(Collected data)
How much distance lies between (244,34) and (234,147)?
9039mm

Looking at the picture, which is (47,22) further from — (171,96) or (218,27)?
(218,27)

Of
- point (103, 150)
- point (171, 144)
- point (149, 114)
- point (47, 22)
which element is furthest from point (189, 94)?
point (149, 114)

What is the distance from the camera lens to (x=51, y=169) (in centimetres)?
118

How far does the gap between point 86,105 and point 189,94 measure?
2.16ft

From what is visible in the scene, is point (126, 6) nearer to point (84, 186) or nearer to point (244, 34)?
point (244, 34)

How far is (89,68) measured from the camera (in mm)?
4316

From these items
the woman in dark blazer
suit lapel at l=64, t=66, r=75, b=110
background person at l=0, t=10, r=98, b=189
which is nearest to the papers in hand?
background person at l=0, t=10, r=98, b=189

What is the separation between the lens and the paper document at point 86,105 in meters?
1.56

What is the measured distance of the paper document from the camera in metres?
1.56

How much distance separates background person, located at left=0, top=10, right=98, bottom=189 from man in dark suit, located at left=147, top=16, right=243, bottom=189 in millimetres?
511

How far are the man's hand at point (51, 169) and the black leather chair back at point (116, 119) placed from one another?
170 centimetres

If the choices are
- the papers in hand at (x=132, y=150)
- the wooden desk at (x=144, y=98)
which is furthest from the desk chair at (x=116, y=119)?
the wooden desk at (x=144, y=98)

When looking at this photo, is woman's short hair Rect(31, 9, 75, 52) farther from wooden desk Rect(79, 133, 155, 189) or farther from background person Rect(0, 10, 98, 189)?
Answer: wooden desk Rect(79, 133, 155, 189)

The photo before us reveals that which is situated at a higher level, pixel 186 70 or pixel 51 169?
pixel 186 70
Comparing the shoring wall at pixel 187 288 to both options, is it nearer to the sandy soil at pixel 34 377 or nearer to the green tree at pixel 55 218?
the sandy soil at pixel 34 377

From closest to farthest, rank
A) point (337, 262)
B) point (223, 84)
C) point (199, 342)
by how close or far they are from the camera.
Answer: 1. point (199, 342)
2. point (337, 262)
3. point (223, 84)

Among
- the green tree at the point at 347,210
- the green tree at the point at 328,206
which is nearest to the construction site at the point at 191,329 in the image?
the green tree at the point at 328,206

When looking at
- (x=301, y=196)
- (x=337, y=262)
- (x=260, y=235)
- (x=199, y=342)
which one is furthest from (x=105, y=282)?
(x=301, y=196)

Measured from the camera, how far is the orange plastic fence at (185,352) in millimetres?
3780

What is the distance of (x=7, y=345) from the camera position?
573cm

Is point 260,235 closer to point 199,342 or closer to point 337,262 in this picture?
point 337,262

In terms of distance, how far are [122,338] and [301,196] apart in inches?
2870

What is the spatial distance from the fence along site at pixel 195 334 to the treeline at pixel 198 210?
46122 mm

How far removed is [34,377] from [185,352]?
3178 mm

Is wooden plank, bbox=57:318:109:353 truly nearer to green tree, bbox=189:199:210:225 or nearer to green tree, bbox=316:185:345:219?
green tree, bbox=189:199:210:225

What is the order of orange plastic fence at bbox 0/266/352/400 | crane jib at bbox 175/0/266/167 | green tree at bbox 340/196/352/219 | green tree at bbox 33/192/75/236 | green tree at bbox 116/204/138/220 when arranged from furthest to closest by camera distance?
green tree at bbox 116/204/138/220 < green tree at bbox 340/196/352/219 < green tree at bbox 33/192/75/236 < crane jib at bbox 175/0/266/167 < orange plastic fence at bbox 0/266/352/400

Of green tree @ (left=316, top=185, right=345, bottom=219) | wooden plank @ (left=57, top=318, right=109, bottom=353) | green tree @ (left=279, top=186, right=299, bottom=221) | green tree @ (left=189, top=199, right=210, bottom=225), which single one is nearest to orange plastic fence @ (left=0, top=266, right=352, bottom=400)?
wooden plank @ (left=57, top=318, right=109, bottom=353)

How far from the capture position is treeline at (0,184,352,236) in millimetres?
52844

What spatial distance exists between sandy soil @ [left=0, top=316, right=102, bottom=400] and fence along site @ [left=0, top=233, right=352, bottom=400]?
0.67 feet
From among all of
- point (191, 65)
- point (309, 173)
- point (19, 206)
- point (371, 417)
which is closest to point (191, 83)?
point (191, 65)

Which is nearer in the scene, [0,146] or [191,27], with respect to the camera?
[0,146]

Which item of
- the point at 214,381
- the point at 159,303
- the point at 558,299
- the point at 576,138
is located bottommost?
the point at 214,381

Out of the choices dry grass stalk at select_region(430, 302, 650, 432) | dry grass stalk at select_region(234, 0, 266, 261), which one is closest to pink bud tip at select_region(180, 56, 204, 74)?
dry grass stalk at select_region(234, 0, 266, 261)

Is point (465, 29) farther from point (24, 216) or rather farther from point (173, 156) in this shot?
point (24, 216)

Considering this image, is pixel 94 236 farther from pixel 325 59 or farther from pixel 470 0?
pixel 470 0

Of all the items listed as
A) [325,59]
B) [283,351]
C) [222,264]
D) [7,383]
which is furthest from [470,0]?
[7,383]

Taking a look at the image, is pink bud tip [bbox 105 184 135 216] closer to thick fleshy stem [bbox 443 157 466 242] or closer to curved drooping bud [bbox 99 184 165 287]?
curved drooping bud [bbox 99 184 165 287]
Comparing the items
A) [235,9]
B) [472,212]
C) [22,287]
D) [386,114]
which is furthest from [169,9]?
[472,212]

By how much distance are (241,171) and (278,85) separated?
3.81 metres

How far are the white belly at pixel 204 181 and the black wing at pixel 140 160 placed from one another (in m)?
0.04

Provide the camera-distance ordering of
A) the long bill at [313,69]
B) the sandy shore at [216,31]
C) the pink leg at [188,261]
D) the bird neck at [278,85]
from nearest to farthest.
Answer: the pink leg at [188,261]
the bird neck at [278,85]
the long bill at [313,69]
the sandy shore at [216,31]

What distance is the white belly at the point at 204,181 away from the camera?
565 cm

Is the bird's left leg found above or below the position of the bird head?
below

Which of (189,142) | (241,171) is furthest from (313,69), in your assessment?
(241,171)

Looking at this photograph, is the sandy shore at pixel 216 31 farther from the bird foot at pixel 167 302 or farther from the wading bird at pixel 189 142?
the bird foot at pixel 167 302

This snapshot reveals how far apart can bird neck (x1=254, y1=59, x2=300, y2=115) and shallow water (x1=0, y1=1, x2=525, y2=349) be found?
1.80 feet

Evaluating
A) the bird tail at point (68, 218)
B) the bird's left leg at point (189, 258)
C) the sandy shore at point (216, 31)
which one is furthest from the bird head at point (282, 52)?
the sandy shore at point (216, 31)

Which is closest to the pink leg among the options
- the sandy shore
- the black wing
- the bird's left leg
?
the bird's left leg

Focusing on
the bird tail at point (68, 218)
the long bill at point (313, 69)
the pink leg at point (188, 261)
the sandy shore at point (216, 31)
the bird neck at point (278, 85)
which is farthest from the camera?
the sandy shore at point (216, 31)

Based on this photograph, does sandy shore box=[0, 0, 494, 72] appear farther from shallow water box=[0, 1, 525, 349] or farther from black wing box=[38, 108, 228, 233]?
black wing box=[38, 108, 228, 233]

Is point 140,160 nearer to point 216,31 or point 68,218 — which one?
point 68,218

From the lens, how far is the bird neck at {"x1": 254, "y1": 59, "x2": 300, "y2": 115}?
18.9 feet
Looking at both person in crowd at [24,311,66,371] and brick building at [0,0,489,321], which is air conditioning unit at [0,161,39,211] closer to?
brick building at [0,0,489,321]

- **Directive**
Turn the lines above into a JSON list of strings, one string per line, leaving out blank lines.

- **Task result**
[
  "How much distance lies between (244,34) and (234,147)?",
  "9039mm",
  "Looking at the picture, which is (47,22) further from — (171,96) or (218,27)?",
  "(218,27)",
  "Of",
  "- point (103, 150)",
  "- point (171, 144)",
  "- point (149, 114)",
  "- point (47, 22)",
  "which element is furthest from point (189, 94)?",
  "point (149, 114)",
  "What is the distance from the camera lens to (x=51, y=169) (in centimetres)?",
  "118",
  "How far does the gap between point 86,105 and point 189,94 measure?",
  "2.16ft",
  "From what is visible in the scene, is point (126, 6) nearer to point (84, 186) or nearer to point (244, 34)?",
  "point (244, 34)",
  "How far is (89,68) measured from the camera (in mm)?",
  "4316",
  "From these items",
  "the woman in dark blazer",
  "suit lapel at l=64, t=66, r=75, b=110",
  "background person at l=0, t=10, r=98, b=189",
  "which is nearest to the papers in hand?",
  "background person at l=0, t=10, r=98, b=189",
  "What is the separation between the lens and the paper document at point 86,105 in meters?",
  "1.56",
  "What is the measured distance of the paper document from the camera in metres?",
  "1.56",
  "How much distance separates background person, located at left=0, top=10, right=98, bottom=189 from man in dark suit, located at left=147, top=16, right=243, bottom=189 in millimetres?",
  "511",
  "How far are the man's hand at point (51, 169) and the black leather chair back at point (116, 119) placed from one another?",
  "170 centimetres",
  "If the choices are",
  "- the papers in hand at (x=132, y=150)",
  "- the wooden desk at (x=144, y=98)",
  "which is furthest from the desk chair at (x=116, y=119)?",
  "the wooden desk at (x=144, y=98)",
  "When looking at this photo, is woman's short hair Rect(31, 9, 75, 52) farther from wooden desk Rect(79, 133, 155, 189) or farther from background person Rect(0, 10, 98, 189)?",
  "Answer: wooden desk Rect(79, 133, 155, 189)",
  "The photo before us reveals that which is situated at a higher level, pixel 186 70 or pixel 51 169?",
  "pixel 186 70",
  "Comparing the shoring wall at pixel 187 288 to both options, is it nearer to the sandy soil at pixel 34 377 or nearer to the green tree at pixel 55 218?",
  "the sandy soil at pixel 34 377",
  "From closest to farthest, rank",
  "A) point (337, 262)",
  "B) point (223, 84)",
  "C) point (199, 342)",
  "by how close or far they are from the camera.",
  "Answer: 1. point (199, 342)",
  "2. point (337, 262)",
  "3. point (223, 84)",
  "Among",
  "- the green tree at the point at 347,210",
  "- the green tree at the point at 328,206",
  "which is nearest to the construction site at the point at 191,329 in the image?",
  "the green tree at the point at 328,206",
  "When looking at",
  "- (x=301, y=196)",
  "- (x=337, y=262)",
  "- (x=260, y=235)",
  "- (x=199, y=342)",
  "which one is furthest from (x=105, y=282)?",
  "(x=301, y=196)",
  "Measured from the camera, how far is the orange plastic fence at (185,352) in millimetres?",
  "3780",
  "What is the distance of (x=7, y=345) from the camera position?",
  "573cm",
  "Is point 260,235 closer to point 199,342 or closer to point 337,262 in this picture?",
  "point 337,262",
  "In terms of distance, how far are [122,338] and [301,196] apart in inches?",
  "2870",
  "What is the spatial distance from the fence along site at pixel 195 334 to the treeline at pixel 198 210?",
  "46122 mm",
  "How far removed is [34,377] from [185,352]?",
  "3178 mm",
  "Is wooden plank, bbox=57:318:109:353 truly nearer to green tree, bbox=189:199:210:225 or nearer to green tree, bbox=316:185:345:219?",
  "green tree, bbox=189:199:210:225",
  "What is the order of orange plastic fence at bbox 0/266/352/400 | crane jib at bbox 175/0/266/167 | green tree at bbox 340/196/352/219 | green tree at bbox 33/192/75/236 | green tree at bbox 116/204/138/220 when arranged from furthest to closest by camera distance?",
  "green tree at bbox 116/204/138/220 < green tree at bbox 340/196/352/219 < green tree at bbox 33/192/75/236 < crane jib at bbox 175/0/266/167 < orange plastic fence at bbox 0/266/352/400",
  "Of green tree @ (left=316, top=185, right=345, bottom=219) | wooden plank @ (left=57, top=318, right=109, bottom=353) | green tree @ (left=279, top=186, right=299, bottom=221) | green tree @ (left=189, top=199, right=210, bottom=225), which single one is nearest to orange plastic fence @ (left=0, top=266, right=352, bottom=400)?",
  "wooden plank @ (left=57, top=318, right=109, bottom=353)",
  "How far from the capture position is treeline at (0,184,352,236) in millimetres?",
  "52844",
  "What spatial distance exists between sandy soil @ [left=0, top=316, right=102, bottom=400] and fence along site @ [left=0, top=233, right=352, bottom=400]?",
  "0.67 feet",
  "From among all of",
  "- point (191, 65)",
  "- point (309, 173)",
  "- point (19, 206)",
  "- point (371, 417)",
  "which is closest to point (191, 83)?",
  "point (191, 65)",
  "Which is nearer in the scene, [0,146] or [191,27], with respect to the camera?",
  "[0,146]",
  "Which item of",
  "- the point at 214,381",
  "- the point at 159,303",
  "- the point at 558,299",
  "- the point at 576,138",
  "is located bottommost?",
  "the point at 214,381",
  "Out of the choices dry grass stalk at select_region(430, 302, 650, 432) | dry grass stalk at select_region(234, 0, 266, 261), which one is closest to pink bud tip at select_region(180, 56, 204, 74)?",
  "dry grass stalk at select_region(234, 0, 266, 261)",
  "Is point (465, 29) farther from point (24, 216) or rather farther from point (173, 156) in this shot?",
  "point (24, 216)",
  "Considering this image, is pixel 94 236 farther from pixel 325 59 or farther from pixel 470 0?",
  "pixel 470 0",
  "Of all the items listed as",
  "A) [325,59]",
  "B) [283,351]",
  "C) [222,264]",
  "D) [7,383]",
  "which is furthest from [470,0]?",
  "[7,383]",
  "Taking a look at the image, is pink bud tip [bbox 105 184 135 216] closer to thick fleshy stem [bbox 443 157 466 242] or closer to curved drooping bud [bbox 99 184 165 287]?",
  "curved drooping bud [bbox 99 184 165 287]",
  "Comparing the items",
  "A) [235,9]",
  "B) [472,212]",
  "C) [22,287]",
  "D) [386,114]",
  "which is furthest from [169,9]?",
  "[472,212]",
  "By how much distance are (241,171) and (278,85) separated?",
  "3.81 metres",
  "How far are the white belly at pixel 204 181 and the black wing at pixel 140 160 placed from one another (in m)?",
  "0.04",
  "Provide the camera-distance ordering of",
  "A) the long bill at [313,69]",
  "B) the sandy shore at [216,31]",
  "C) the pink leg at [188,261]",
  "D) the bird neck at [278,85]",
  "from nearest to farthest.",
  "Answer: the pink leg at [188,261]",
  "the bird neck at [278,85]",
  "the long bill at [313,69]",
  "the sandy shore at [216,31]",
  "What distance is the white belly at the point at 204,181 away from the camera?",
  "565 cm",
  "Is the bird's left leg found above or below the position of the bird head?",
  "below",
  "Which of (189,142) | (241,171) is furthest from (313,69), in your assessment?",
  "(241,171)",
  "Looking at this photograph, is the sandy shore at pixel 216 31 farther from the bird foot at pixel 167 302 or farther from the wading bird at pixel 189 142?",
  "the bird foot at pixel 167 302",
  "This snapshot reveals how far apart can bird neck (x1=254, y1=59, x2=300, y2=115) and shallow water (x1=0, y1=1, x2=525, y2=349) be found?",
  "1.80 feet",
  "Evaluating",
  "A) the bird tail at point (68, 218)",
  "B) the bird's left leg at point (189, 258)",
  "C) the sandy shore at point (216, 31)",
  "which one is furthest from the bird head at point (282, 52)?",
  "the sandy shore at point (216, 31)",
  "Which is closest to the pink leg among the options",
  "- the sandy shore",
  "- the black wing",
  "- the bird's left leg",
  "?",
  "the bird's left leg",
  "Focusing on",
  "the bird tail at point (68, 218)",
  "the long bill at point (313, 69)",
  "the pink leg at point (188, 261)",
  "the sandy shore at point (216, 31)",
  "the bird neck at point (278, 85)",
  "which is farthest from the camera?",
  "the sandy shore at point (216, 31)",
  "Based on this photograph, does sandy shore box=[0, 0, 494, 72] appear farther from shallow water box=[0, 1, 525, 349] or farther from black wing box=[38, 108, 228, 233]?",
  "black wing box=[38, 108, 228, 233]",
  "Is point 140,160 nearer to point 216,31 or point 68,218 — which one?",
  "point 68,218",
  "From the lens, how far is the bird neck at {\"x1\": 254, \"y1\": 59, \"x2\": 300, \"y2\": 115}?",
  "18.9 feet",
  "Looking at both person in crowd at [24,311,66,371] and brick building at [0,0,489,321], which is air conditioning unit at [0,161,39,211] closer to?",
  "brick building at [0,0,489,321]"
]